[Start Entries]

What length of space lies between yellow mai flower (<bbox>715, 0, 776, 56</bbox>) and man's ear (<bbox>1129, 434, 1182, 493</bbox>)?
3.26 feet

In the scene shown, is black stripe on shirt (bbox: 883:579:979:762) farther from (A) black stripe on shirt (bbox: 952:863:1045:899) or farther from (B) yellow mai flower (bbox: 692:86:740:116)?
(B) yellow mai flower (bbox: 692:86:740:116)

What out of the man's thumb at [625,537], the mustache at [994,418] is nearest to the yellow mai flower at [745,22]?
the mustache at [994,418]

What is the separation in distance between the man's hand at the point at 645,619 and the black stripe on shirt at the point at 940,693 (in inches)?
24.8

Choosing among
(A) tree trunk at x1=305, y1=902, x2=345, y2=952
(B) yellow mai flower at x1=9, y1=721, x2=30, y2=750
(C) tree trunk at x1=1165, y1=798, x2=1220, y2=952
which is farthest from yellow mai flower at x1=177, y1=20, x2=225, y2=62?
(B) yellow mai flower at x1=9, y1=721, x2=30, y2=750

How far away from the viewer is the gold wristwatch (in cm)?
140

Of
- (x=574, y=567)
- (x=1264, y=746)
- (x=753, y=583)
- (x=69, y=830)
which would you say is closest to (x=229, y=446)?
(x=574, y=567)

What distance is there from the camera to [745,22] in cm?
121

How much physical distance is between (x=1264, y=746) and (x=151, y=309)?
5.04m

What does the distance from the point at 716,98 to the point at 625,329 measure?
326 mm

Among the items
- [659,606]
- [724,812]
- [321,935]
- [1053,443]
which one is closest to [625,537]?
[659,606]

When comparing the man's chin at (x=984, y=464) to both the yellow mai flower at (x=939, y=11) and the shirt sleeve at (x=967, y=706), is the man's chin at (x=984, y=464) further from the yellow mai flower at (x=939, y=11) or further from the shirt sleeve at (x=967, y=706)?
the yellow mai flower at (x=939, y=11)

[End Entries]

**What is asked:** Copy the data above again word for word, beginning at the line that contains "Among the items" and continuing through the last line of the data.

**Result below:**
Among the items
- [659,606]
- [724,812]
- [321,935]
- [1053,443]
which one is closest to [625,537]?
[659,606]

When comparing the man's chin at (x=984, y=464) to both the yellow mai flower at (x=939, y=11) and the shirt sleeve at (x=967, y=706), is the man's chin at (x=984, y=464) further from the yellow mai flower at (x=939, y=11) or further from the shirt sleeve at (x=967, y=706)?
the yellow mai flower at (x=939, y=11)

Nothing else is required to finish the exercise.